- [Parts of the exercise]
(a) Name every person the article on Western fighters in Syria identifies by name, along with the title it gives each one.
(b) Pick up the article on Western fighters in Syria after its last sentence and carry it forward.

- [Document extract]
══════════
Classified estimates from Western intelligence services and unclassified
assessments from government and independent experts put the number of
fighters from Europe, North America and Australia who have entered Syria
since 2011 at more than 600. That represents about 10 percent of the
roughly 6,000 foreign fighters who have poured into Syria by way of the
Middle East and North Africa.
Most of the Westerners are self-radicalized and are traveling on their
own initiative to Turkey, where rebel facilitators often link them up
with specific groups, terrorism experts say. Many have joined ranks with
the Qaeda-aligned Nusra Front, which American officials have designated
as a terrorist group.
“The scale of this is completely different from what we’ve experienced
in the past,” Gilles de Kerchove, the European Union’s counterterrorism
coordinator, said at the conference in Aspen.
So far, terrorism experts say, there have been no documented terrorist
plots linked to European or other Western fighters returning from Syria,
but France’s interior minister, Manuel Valls, recently called the
threat “a ticking time bomb.” Security services across Europe are
stepping up their surveillance efforts and seeking ways to make it more
difficult for people suspected of being jihadists to travel to Syria.
European and other Western intelligence agencies are rushing to work
together to track the individuals seeking to cross the border into Syria
from Turkey, though several American officials expressed frustration
that Turkey is not taking more aggressive steps to stem the flow of
Europeans going to fight in Syria.
Hans-Peter Friedrich, Germany’s interior minister, is pushing for an
European Union-wide registry for all foreigners entering the bloc as one
of the measures that will help better track returning radicals.
While such a registry will take time to create and put in place, the
move reflects the level of concern and the understanding among German
security leaders that an individual country’s efforts will be
ineffective without the assistance of its European partners, given the
open borders across much of the Continent.
The German authorities have so far focused domestic efforts on
preventing people suspected of being radicals from leaving the country.
In the northern state of Schleswig-Holstein, the security authorities
this month identified 12 people thought to be radicals, who they said
had given “concrete indications” that they were planning to leave for
Syria.
══════════
- [Given information]
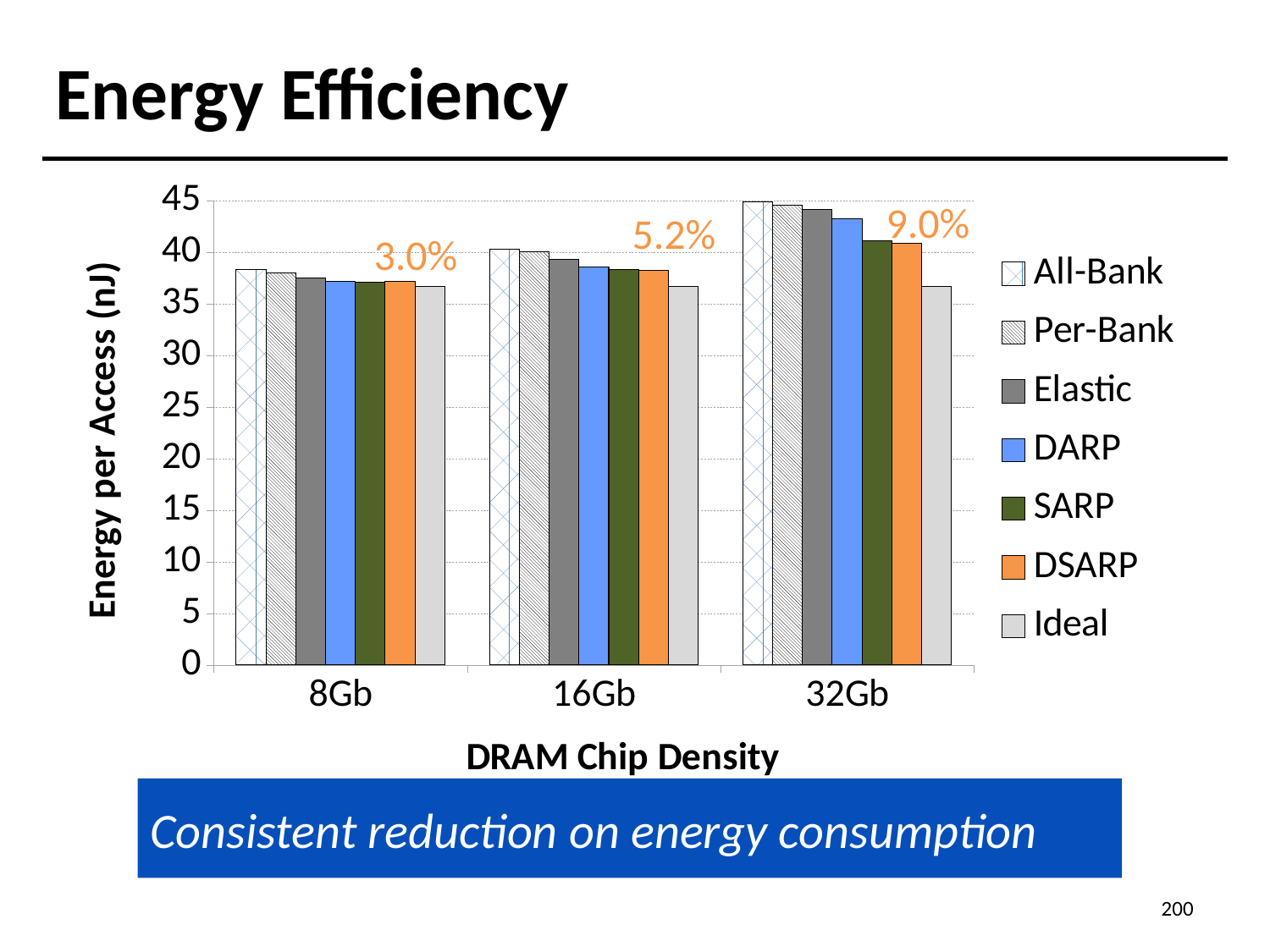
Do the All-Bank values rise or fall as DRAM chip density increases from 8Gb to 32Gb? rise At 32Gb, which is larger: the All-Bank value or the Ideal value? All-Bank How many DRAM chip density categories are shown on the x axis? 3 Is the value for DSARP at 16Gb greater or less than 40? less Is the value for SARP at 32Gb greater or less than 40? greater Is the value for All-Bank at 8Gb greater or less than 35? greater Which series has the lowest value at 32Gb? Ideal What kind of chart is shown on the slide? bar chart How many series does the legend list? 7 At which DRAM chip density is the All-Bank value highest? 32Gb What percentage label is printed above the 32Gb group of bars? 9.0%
══════════
- [Answer list]
(a)
Gilles de Kerchove, the European Union's counterterrorism coordinator
Manuel Valls, France's interior minister
Hans-Peter Friedrich, Germany's interior minister

(b)
Because the legal procedure for taking away a passport can be lengthy,
the authorities will often simply pay a personal visit to the suspected
radicals, warning them that the authorities are aware of their plans to
travel to Syria and suggesting that they refrain from so doing.
Authorities believe, however, that in many cases the suspected radicals
sidestep such measures by traveling to a neighboring European Union
country first, and then from there to Turkey, where German citizens can
enter with only a personal identity card. They can then fairly easily
slip over the border into Syria.
Public prosecutors in the Netherlands have said that while the authorities cannot stop would-be jihadists from leaving the country, they can combat recruitment, which is against the law and carries a sentence of up to four years in jail or a fine of more than $100,000.
A precise breakdown of the Western fighters in Syria is difficult to
offer, counterterrorism and intelligence officials said, but their
estimates include about 140 French citizens, 100 Britons, 75 Spaniards,
60 Germans, and as many as a few dozen Canadians and Australians. There
are also fighters from Austria, Belgium, Denmark, Finland, Ireland,
Italy, Norway, Sweden and the Netherlands, according to a study
in April by the International Center for the Study of Radicalization, a
partnership of academic institutions based in London, which estimated
that 140 to 600 Europeans had gone to Syria.
Only about a dozen Americans have so far gone to fight in Syria, according to American intelligence officials. Nicole Lynn Mansfield, 33, of Flint, Mich., a convert to Islam, was killed in May while in the company of Syrian rebels in Idlib Province.
Eric Harroun,
30, a former Army soldier from Phoenix, was indicted in Virginia by a
federal grand jury last month on two charges related to allegations that
he fought alongside the Nusra Front. In February, he bragged
about his involvement, posting a photo on his Facebook page saying,
“Downed a Syrian Helicopter then Looted all Intel and Weapons!”
About 30 French citizens have returned from the front lines in Syria,
according to Mathieu Guidère, a professor at Université Toulouse II and
an expert on Islamic terrorism. He said most had been stopped by the
domestic intelligence service and held for lengthy questioning under a
law passed last year that allows charges to be brought for having
traveled to terrorist training camps or combat zones where terrorist
groups are involved.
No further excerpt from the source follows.